### EXTRAIT DU DOCUMENT
━━━━━━━━━━━━━━━━━━━━━━━━━━━━━━
9-10 novembre 1938
Il y a 80 ans ce jour, les nazis déclenchent dans toute l’Allemagne et l’Autriche, l’immense pogrom auquel ils donneront le nom de « Kristallnacht » (Nuit de Cristal).
Dans l’histoire des persécutions qui s’exercèrent contre les Juifs avant la guerre, le pogrom de la nuit du 9 au 10 novembre 1938, la nuit de Cristal (Kristallnacht), semble avoir marqué un tournant décisif à bien des égards.
La publication en 1992 des entrées, jusque-là inédites, du journal de Goebbels relatant l’événement a précisé des points importants sur les rôles combinés des divers protagonistes –Hitler, ses plus proches lieutenants, les organisations du parti et de simples citoyens – dans le déclenchement et le déchaînement des exactions antijuives. Quant aux réactions de l’opinion allemande et internationale à ces manifestations, elles suscitent de nombreuses questions, particulièrement en ce qui concerne les événements à venir.
L’idée d’un pogrom contre les Juifs d’Allemagne était dans l’air. Le SD ne se contenta pas d’approuver le recours contrôlé et délibéré à la violence, mais le recommanda explicitement dans un mémorandum de janvier 1937. Au début de février 1938, les dirigeants sionistes de Palestine apprirent «d’une source privée très fiable – remontant jusqu’aux plus hauts échelons de la direction SS – qu’on envisagerait de déclencher sous peu un véritable et dramatique pogrom en Allemagne».
━━━━━━━━━━━━━━━━━━━━━━━━━━━━━━
### ACTIVITÉ
Transcrivez à l'identique l'extrait sur la nuit de Cristal, en partant de « Dans l’histoire des » et en allant jusqu'à « bien des égards. ». Vous n'aurez pas besoin des données.

### DONNÉES FOURNIES
━━━━━━━━━━━━━━━━━━━━━━━━━━━━━━
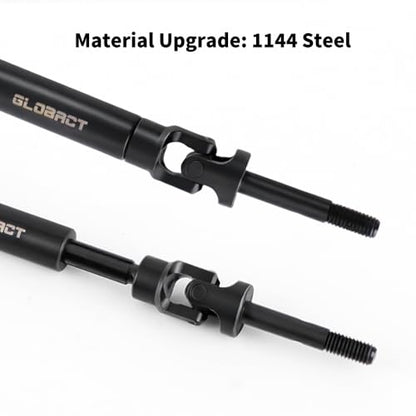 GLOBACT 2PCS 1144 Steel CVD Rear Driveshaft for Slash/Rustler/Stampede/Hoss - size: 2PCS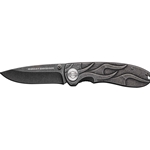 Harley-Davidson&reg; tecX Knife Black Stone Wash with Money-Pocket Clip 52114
━━━━━━━━━━━━━━━━━━━━━━━━━━━━━━
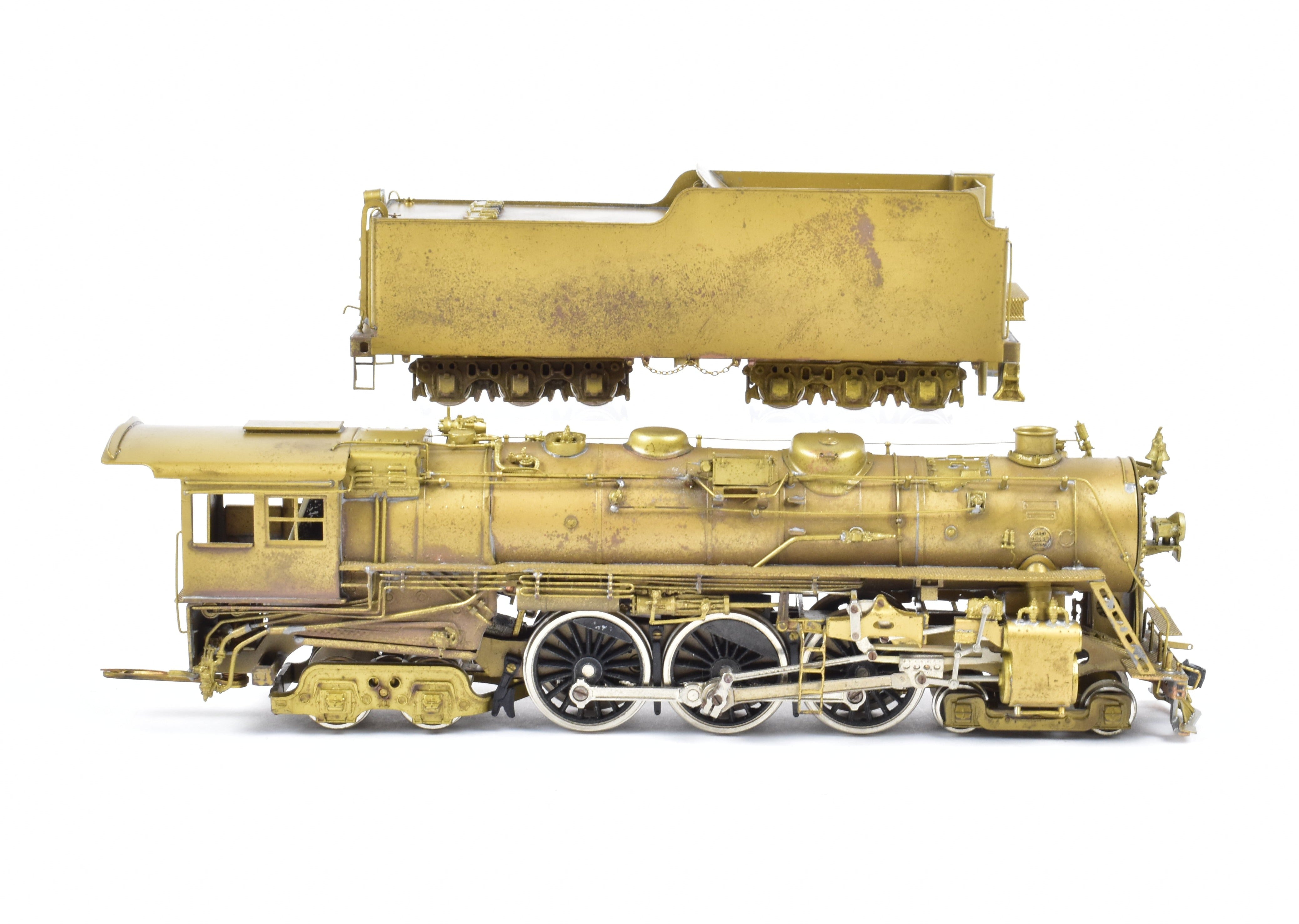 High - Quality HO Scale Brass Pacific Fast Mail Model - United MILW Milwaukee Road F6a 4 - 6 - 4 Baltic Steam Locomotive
━━━━━━━━━━━━━━━━━━━━━━━━━━━━━━
### CORRIGÉ DE L'EXERCICE
Dans l’histoire des persécutions qui s’exercèrent contre les Juifs avant la guerre, le pogrom de la nuit du 9 au 10 novembre 1938, la nuit de Cristal (Kristallnacht), semble avoir marqué un tournant décisif à bien des égards.